# Missing values of ordered or numeric variables

 How are people dealing with missing values of numeric or ordered variables, such as DSFS, or Length of Stay?  For now, I am recoding those missing values to zero, but I was wondering if there was a better solution.
 I put LengthOfStay to zero and am looking to drop observations with missing DSFS but zero is a good value if you want to keep them.
 See impuation and alternatives: http://en.wikipedia.org/wiki/Imputation_(statistics)
 then the preparation phase of the data, can include a script to assign values ​​to the missing values ​​that may be deductible or highly probable and correct errors that can be observed in the data from direct observation of these?
 Blind Ape wrote: then the preparation phase of the data, can include a script to assign values ​​to the missing values ​​that may be deductible or highly probable and correct errors that can be observed in the data from direct observation of these?

For claims-based utilization such as this, it will be GENERALLY true that utilization is zero, unless there are one or more claims showing that utilization is more than zero. By analogy, what was your avg cost of lunch at McDonalds yesterday, if you didn't eat at McDonalds and thus don't have a reciept ?

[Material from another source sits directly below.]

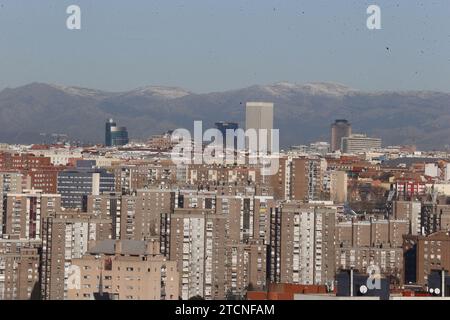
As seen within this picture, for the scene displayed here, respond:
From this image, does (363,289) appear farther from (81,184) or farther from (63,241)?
(81,184)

There are some exceptions however. For example, pharmacy utilization may be understated/underestimated if some of a person's prescriptions are available cheaper for cash at a retail outlet than the person's normal co-pay would be. In my area, several chains have a list of prescriptions that are available for \$4, which I'm sure leaves an info hole in the records of insurors/payors.

Such gaps do not necessarily cause predictive biases, however, particularly if you're looking at a commercially insured population. It would probably be more of a confusion factor if we had Medicaid+SelfPay+Commercial+Medicare all mixed together, but happily for us, we don't.

With plans that have an annual deductible amount, i.e. some amount (\$500 or \$1000 perhaps) that the covered person must pay first, before the insurance starts paying the rest of the bills during the year, some people have a tendency to sit on the claims they paid themselves, until they get close to satisfying the annual deductible. If they never get close to that limit, there's no economic benefit to them of filing the paperwork, and some never do. That's just more random noise in the system. (But it means we have less data on the people we would be projecting to have low utilization anyway.)

But as a sharp wit said in one of the previous posts somewhere on this forum, you can assume/impute anything you like, if it makes your predictions better.